Lake Linganore is the largest of the four community lakes (seven were originally envisioned) and it has 13 ½ miles of shoreline. Beaches along the lake are provided in the villages of Nightingale and Coldstream. Boat racks can be leased annually at Coldstream Beach, Nightingale Beach and near the village of Aspen. Lake Merle is the second largest of the four community lakes and also has a small beach area on its eastern end. The remaining two lakes are Lake Anita Louise, located in the village of Pinehurst, and Lake Marion, the smallest of the four lakes, is located near the entrance to Woodridge. A Maryland fishing license is required for anyone fishing in Eaglehead lakes along with your Lake Linganore Association ID card.

The Esplanade

This half-mile long concrete structure is suspended 12-feet above the water along the steep northern shoreline of Lake Linganore. It was originally built as a part of the Eaglehead sewer system, though it no longer is, and was designed to minimize environmental impact and preserve the trees and the sloping northern shoreline of Lake Linganore. The design incorporated a walkway on top of the structure, which made it a unique part of the community’s trail system. Four other shorter esplanade sections were built along the lake where sewer lines needed to be installed but creeks and other aspects of the natural setting needed to be preserved.
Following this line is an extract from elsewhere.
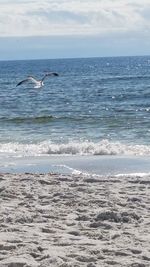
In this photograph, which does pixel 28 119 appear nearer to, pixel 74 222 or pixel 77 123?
pixel 77 123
Association Fountain & Garden

Located next to the Lake Linganore Association office building, these gardens were planted by residents with grants provided by the MaryLandscapes 2000 program. The gardens were developed to showcase various native plants and to promote native plant landscaping as a means of saving water and preserving the area’s natural plants. The three types of gardens featured are: the Water Conservation Garden, the Suburban Garden, and the Natural Garden.

Ben’s Branch Bridge

The 70-foot long bridge, a part of Eaglehead’s trail system that connects the villages of Pinehurst and West Winds, was given to the LLA by Frederick County. The steel structure was originally installed in the early 1900s in the western section of Frederick County on Harmony Road. When the bridge was condemned to vehicular traffic, Frederick County salvaged it as a part of its historic bridge program. The structure was restored and reconstructed by LLA maintenance staff from 2003 to 2004.